ACTION ITEM. Could you retype, exactly as written, every line from the top of the records through the line that contains "family: Muridae"?

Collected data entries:
________________________________________

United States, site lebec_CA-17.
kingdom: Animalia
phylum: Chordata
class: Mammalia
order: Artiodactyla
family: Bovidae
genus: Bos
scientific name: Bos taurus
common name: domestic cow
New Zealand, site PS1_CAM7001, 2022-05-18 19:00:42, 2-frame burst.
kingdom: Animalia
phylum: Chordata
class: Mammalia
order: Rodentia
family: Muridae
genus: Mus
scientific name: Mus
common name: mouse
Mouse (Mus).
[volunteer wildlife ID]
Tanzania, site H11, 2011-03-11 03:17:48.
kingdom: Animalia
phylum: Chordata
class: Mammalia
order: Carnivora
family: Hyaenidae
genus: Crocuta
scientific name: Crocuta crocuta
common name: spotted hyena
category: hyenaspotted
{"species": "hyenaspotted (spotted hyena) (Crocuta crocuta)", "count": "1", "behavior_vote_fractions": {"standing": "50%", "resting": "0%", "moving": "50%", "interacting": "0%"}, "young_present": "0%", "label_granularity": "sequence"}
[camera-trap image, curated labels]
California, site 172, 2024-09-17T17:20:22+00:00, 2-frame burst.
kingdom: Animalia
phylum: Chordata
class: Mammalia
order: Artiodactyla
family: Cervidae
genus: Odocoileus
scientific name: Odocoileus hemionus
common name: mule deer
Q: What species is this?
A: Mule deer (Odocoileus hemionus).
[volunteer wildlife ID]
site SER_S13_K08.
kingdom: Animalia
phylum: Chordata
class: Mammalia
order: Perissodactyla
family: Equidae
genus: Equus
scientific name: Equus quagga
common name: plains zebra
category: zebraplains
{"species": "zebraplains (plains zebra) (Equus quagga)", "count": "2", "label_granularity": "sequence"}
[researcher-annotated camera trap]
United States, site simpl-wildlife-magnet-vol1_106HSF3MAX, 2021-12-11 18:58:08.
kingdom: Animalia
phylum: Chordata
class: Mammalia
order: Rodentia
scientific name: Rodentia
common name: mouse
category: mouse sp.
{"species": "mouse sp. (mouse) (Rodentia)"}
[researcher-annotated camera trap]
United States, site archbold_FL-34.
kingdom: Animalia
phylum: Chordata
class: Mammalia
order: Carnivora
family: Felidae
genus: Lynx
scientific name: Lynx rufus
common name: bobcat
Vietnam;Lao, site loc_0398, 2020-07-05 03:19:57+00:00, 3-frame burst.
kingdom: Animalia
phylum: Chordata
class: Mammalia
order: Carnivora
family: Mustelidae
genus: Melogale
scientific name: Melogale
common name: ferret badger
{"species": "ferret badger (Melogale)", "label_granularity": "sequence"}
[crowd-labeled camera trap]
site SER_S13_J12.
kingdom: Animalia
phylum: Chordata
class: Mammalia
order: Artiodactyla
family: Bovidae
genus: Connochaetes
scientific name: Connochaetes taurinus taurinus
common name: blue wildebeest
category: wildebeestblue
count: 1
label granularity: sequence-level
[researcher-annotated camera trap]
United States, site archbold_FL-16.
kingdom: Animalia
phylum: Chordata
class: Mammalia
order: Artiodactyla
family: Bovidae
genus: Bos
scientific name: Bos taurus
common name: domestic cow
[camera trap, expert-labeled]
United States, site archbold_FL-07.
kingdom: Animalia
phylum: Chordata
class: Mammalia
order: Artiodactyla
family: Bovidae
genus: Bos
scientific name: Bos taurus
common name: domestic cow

________________________________________

RESPONSE AREA.
United States, site lebec_CA-17.
kingdom: Animalia
phylum: Chordata
class: Mammalia
order: Artiodactyla
family: Bovidae
genus: Bos
scientific name: Bos taurus
common name: domestic cow
New Zealand, site PS1_CAM7001, 2022-05-18 19:00:42, 2-frame burst.
kingdom: Animalia
phylum: Chordata
class: Mammalia
order: Rodentia
family: Muridae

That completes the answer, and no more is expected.